Maine Gov. Janet Mills committed an apparent social media blunder on Monday evening, posting images of Portland, Maine’s notorious Marginal Way homeless encampment along side images of Maine lakes and mountains.
“Some local travel these last few weeks,” she wrote from her personal Facebook account, adding a challenge for her followers to identify where those locations were in Maine.
Screen captures of the images circulated quickly among Maine politicos, with many wondering if the images of bedraggled tents on public land wound up in the post accidentally.
But Mills appeared to confirm that she had posted the images on purpose in a comment on the post, telling a follower “yes” when asked whether the tent pictures were from the Marginal Way encampment.
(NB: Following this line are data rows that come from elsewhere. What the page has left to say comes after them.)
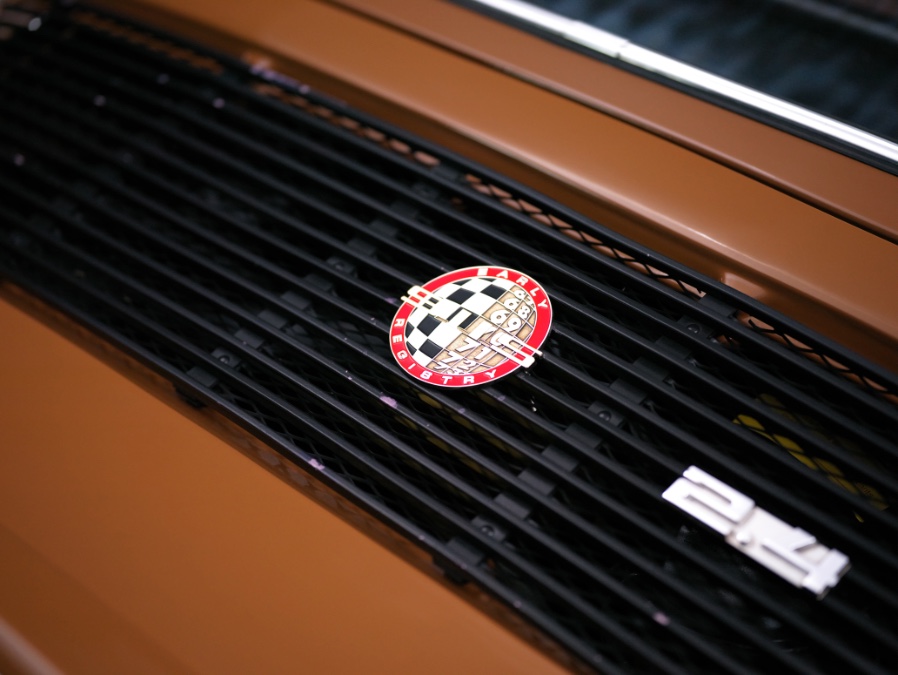 1972 Porsche 911 T, available for sale in North Salem, New York | Meccanic Shop North Inc. North Salem, New York 1972 Porsche 911 T, available for sale in North Salem, New York | Meccanic Shop North Inc. North Salem, New York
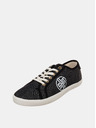 Sam 73 Schwarze Herren Sneaker SAM 73 Dant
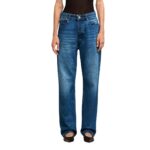 Ami Loose Fit Jeans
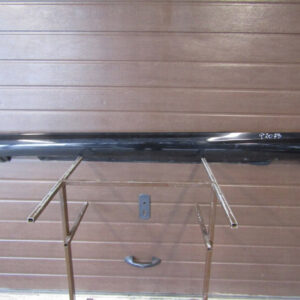 Zijskirt Links Dorpellijst Mercedes C-Klasse 204 AMG Coupé 8543817923 Dorpel P2073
The encampment, which has grown considerably in recent weeks, came into existence as the result of deliberate choices by state and local leaders to provide a central location for the unhoused.
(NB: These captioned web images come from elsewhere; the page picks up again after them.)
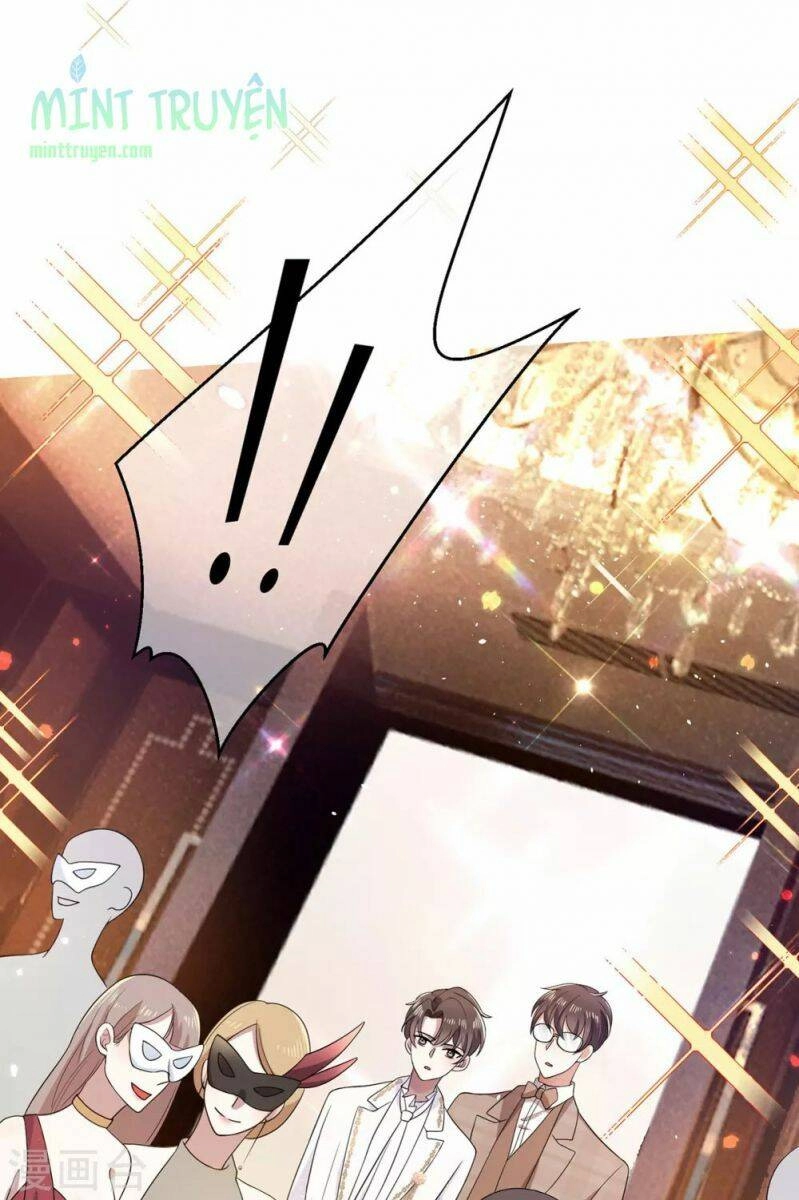 Thuần Tình Lục Thiếu Chapter 189.1 - 21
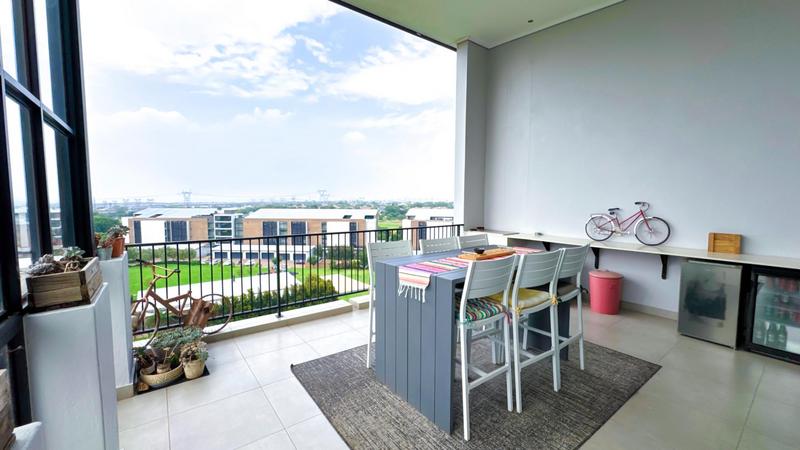 To Let 3 Bedroom Property for Rent in Ascend to Midstream Gauteng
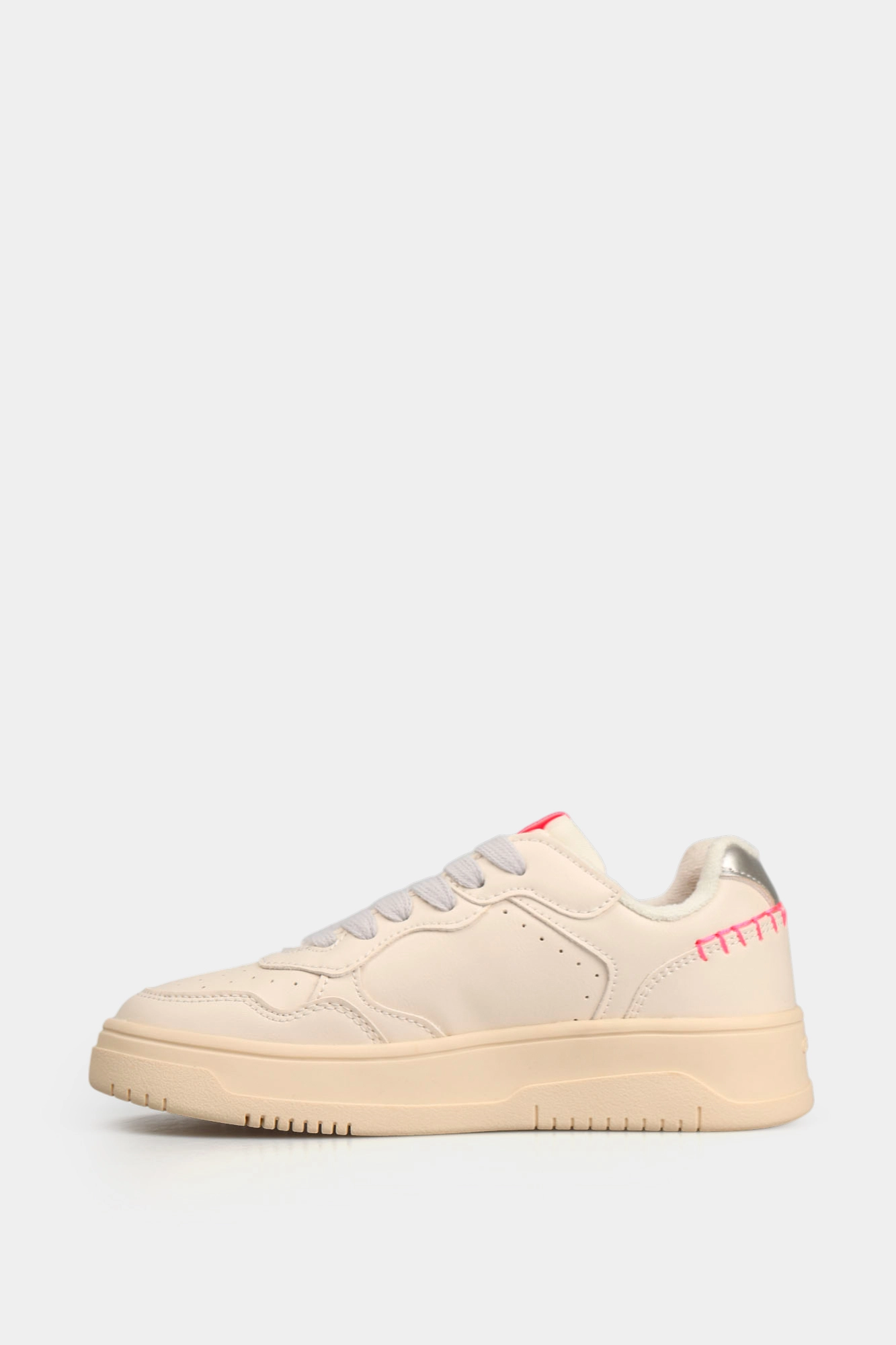 J56NLC000BC Кроссовки Geox Серый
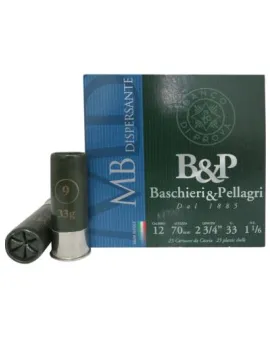 METAK B&amp;P MB DISPERSANTE 12 9 #2,1MM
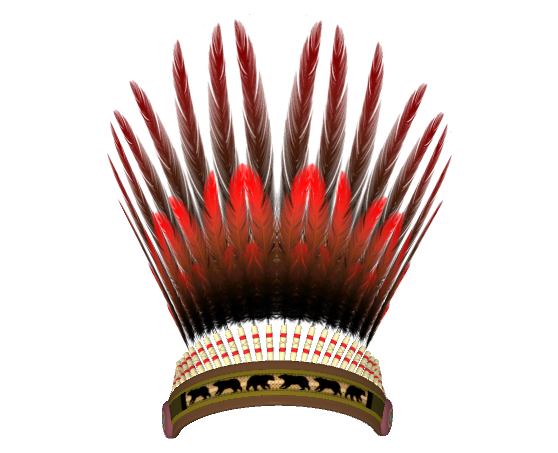 Native American Headdress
The location has become an open air drug market, with residents using heroin in broad daylight, brandishing weapons, and menacing local businesses and their patrons.
Last month in a radio interview, Mills was asked whether she had visited any of the sites and her administration planned to do to address the ongoing humanitarian crisis, especially as Maine winter bears down on the state.
She responded that she was looking to lawmakers to come up with “creative proposals” to fix the problem.
Mills was asked on camera by WGME whether she would accept the Portland Police Chief’s offer to take her on a tour of the visit the site during her visit to Portland.
“Gotta go,” she responded.
Mills isn’t the first New England pol to publish something embarrassing on social media in the late evening.
Most notably, in 2013, former Massachusetts Sen. Scott Brown replied to a critical journalist “Bqhatevwr“.